I think you're misunderstanding the standard deviation -- if you run your test 50 times and have 50 different runtimes the standard deviation will be a single number that describes how tight or loose those 50 numbers are distributed around your average. In conjunction with your average run time, the standard deviation will help you see how much spread there is in your results.
Consider the following run times:
12 15 16 18 19 21 12 14
The mean of these run times is 15.875
. The sample standard deviation of this set is 3.27. There's a good explanation of what 3.27 actually means (in a normally distributed population, roughly 68% of the samples will fall within one standard deviation of the mean: e.g., between 15.875-3.27
and 15.875+3.27
) but I think you're just looking for a way to quantify how 'tight' or 'spread out' the results are around your mean.

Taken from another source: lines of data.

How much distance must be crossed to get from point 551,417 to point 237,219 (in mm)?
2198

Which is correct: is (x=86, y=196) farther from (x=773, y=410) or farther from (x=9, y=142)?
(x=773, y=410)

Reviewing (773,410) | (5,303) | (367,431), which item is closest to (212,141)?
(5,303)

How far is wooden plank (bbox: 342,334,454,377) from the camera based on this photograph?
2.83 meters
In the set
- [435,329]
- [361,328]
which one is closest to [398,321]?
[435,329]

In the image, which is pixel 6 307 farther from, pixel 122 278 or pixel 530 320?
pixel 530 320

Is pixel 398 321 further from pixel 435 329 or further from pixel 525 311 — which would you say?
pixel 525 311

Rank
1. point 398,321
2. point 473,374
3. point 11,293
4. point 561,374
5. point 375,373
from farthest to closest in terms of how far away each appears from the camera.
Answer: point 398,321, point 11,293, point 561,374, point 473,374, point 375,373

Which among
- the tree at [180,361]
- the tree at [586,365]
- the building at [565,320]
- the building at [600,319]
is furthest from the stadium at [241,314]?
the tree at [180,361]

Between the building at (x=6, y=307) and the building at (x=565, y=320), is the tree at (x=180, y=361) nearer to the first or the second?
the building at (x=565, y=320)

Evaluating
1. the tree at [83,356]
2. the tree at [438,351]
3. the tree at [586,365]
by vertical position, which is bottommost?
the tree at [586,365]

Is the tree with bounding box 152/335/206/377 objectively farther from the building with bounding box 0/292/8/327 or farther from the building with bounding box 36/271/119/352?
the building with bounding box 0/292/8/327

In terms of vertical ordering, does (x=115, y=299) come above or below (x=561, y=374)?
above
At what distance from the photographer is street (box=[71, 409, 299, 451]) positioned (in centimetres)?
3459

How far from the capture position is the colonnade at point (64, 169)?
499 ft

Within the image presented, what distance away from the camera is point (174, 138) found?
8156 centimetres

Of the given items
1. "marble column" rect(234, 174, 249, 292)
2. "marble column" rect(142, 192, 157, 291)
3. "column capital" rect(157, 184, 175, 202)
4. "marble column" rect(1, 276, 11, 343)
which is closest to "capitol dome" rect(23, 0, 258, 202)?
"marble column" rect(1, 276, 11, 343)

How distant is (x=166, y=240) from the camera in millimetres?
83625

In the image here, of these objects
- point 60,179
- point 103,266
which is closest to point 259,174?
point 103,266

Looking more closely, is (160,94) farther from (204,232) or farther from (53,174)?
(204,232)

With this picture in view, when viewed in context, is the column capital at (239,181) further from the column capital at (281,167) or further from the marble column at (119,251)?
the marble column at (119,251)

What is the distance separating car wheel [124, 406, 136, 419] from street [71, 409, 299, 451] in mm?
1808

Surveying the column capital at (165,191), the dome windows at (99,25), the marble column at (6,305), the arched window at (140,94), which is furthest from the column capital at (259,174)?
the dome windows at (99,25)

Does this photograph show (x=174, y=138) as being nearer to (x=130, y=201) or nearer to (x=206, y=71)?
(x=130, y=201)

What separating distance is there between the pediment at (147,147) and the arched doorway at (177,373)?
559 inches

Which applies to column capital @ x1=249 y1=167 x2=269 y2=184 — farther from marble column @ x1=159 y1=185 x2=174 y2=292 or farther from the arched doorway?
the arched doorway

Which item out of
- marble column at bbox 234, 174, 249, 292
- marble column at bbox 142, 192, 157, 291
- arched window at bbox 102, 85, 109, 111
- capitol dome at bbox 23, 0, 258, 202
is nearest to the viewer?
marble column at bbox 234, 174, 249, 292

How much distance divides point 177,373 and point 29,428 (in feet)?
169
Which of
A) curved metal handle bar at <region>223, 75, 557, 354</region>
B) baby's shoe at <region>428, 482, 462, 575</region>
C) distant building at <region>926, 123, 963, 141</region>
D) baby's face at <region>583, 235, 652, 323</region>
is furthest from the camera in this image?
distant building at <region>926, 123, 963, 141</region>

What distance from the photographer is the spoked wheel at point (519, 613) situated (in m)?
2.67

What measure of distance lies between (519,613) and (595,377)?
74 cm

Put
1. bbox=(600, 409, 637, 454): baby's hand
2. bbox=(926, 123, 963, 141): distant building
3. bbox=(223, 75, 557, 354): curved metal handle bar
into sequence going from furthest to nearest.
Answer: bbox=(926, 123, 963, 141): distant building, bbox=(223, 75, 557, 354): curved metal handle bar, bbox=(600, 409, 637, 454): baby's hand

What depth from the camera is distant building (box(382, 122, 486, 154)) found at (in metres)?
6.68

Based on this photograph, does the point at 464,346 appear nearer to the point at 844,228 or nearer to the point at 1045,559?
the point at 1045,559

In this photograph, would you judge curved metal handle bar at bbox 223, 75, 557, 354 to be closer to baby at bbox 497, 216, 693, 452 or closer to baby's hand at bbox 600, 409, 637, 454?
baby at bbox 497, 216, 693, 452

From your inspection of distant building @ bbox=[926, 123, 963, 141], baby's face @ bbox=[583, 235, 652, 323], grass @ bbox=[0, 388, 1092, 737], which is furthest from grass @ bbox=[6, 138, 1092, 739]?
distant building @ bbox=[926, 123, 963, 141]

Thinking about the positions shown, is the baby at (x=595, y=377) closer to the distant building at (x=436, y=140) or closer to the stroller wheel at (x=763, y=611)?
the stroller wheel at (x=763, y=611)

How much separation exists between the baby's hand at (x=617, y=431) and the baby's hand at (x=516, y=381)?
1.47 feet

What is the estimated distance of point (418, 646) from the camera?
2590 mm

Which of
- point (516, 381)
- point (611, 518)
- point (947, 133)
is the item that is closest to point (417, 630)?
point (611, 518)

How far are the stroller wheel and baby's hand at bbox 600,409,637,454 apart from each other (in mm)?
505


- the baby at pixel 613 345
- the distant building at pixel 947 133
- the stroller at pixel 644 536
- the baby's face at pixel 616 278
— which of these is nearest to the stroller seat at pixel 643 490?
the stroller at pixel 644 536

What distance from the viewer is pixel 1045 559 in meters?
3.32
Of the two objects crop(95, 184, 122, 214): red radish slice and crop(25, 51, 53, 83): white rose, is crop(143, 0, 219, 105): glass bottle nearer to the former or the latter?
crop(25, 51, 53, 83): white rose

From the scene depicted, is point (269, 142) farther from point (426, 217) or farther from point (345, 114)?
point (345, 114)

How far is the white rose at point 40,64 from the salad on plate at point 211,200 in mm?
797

Now consider a different set of run times (say, after you compiled all your tests with -O2
):
14 16 14 17 19 21 12 14
The mean of these run times is also 15.875
. The sample standard deviation of this set is 3.0. (So, roughly 68% of the samples will fall within 15.875-3.0
and 15.875+3.0
.) This set is more closely grouped than the first set.
And you have a single number that summarizes how compact or loose a group of numbers is around the mean.
Caveats
Standard deviation is built on the assumption of a normal distribution -- but your application may not be normally distributed, so please be aware that standard deviation may be a rough guideline at best. Plot your run-times in a histogram to see if your data looks roughly normal or uniform or multimodal or...
Also, I'm using the sample standard deviation because these are only a sample out of the population space of benchmark runs. I'm not a professional statistician, so even this basic assumption may be wrong. Either population standard deviation or sample standard deviation will give you good enough results in your application IFF you stick to either sample or population. Don't mix the two.
I mentioned that the standard deviation in conjunction with the mean will help you understand your data: if the standard deviation is almost as large as your mean, or worse, larger, then your data is very dispersed, and perhaps your process is not very repeatable. Interpreting a 3%
speedup in the face of a large standard deviation is nearly useless, as you've recognized. And the best judge (in my experience) of the magnitude of the standard deviation is the magnitude of the average.
Last note: yes, you can calculate standard deviation by hand, but it is tedious after the first ten or so. Best to use a spreadsheet or wolfram alpha or your handy high-school calculator.